The literal representation of each sound is scientifically representative of the shape of the mouth when uttering that sound. Thus the vedic alphabet (Sanskrit) is highly phonetic, i.e. every sound is written just as it is spoken. Thus ‘Aa’ is spoken with the mouth wide open, and is represented as such.

There are primordial sounds in every language. The sound ‘Aa’ is found in every language. It is the easiest and the most natural sound. The first sounds coming out of a baby’s mouth as ‘aa’. It is the easiest and the most effortless sound to produce.
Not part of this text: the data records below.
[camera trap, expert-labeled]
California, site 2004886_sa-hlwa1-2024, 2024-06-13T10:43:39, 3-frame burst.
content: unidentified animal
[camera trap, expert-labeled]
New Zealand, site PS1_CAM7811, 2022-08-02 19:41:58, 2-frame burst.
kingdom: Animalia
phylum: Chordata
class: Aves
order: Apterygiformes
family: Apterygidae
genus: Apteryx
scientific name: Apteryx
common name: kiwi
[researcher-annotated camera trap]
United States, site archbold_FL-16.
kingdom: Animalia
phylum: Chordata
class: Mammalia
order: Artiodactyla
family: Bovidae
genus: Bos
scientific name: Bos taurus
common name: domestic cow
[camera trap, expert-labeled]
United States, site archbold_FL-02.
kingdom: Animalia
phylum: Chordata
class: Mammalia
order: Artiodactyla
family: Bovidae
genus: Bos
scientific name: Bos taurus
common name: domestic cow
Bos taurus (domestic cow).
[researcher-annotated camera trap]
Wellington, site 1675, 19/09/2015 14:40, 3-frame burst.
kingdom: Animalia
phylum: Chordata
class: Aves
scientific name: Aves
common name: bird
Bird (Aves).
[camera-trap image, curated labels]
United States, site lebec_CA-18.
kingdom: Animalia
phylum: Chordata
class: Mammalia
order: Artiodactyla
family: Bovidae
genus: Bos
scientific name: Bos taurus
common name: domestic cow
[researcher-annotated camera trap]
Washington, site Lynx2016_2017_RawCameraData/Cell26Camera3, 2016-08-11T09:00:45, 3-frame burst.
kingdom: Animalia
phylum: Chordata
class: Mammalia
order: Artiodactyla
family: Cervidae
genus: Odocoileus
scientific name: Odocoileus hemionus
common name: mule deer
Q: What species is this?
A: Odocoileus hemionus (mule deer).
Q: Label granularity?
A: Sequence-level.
When one is struck by wonder, the sound that comes out from the mouth is also the primordial sound ‘aah’. Other common primordial sounds are ‘ee’ and ‘oo’, and ‘um’. There are a few other such sounds like Ri and Lri also, but they are composites of these basic sounds: aa, ee, oo, um. Some of these sounds show up as vowels in languages.

The most sacred Vedic sound is ‘Om’. It is a composite of Aa, Oo, and Um. The sound ‘aa’ represents infinity value of reality, and the ‘um’ sounds represents a point value. Thus in chanting the sound of Aum in the right sacred manner, one begins with invoking the infinite unmanifest universe and ends with the collapse of the unmanifest universe to a point value. This point coincides with the beginning of the manifest universe and is represented by the letter ‘Ka’, the first consonant. The consonants are non-primordial sounds that take more effort and a more elaborate physiological arrangement to produce. Every language has vowels and consonants.

It takes wisdom to re-acquire one’s innocence after entanglement in the illusion of the maya-ic concept of external world as real. The most innocent of people, and babies, see wonder in many things, and are thus in divine or Brahm state. With constant practice of transcendence, and living a sattvic healthy life, one can begin to get glimpses of it. The Brahm state is all bliss all the time, and thus worthy of seeking with one’s full heart and mind.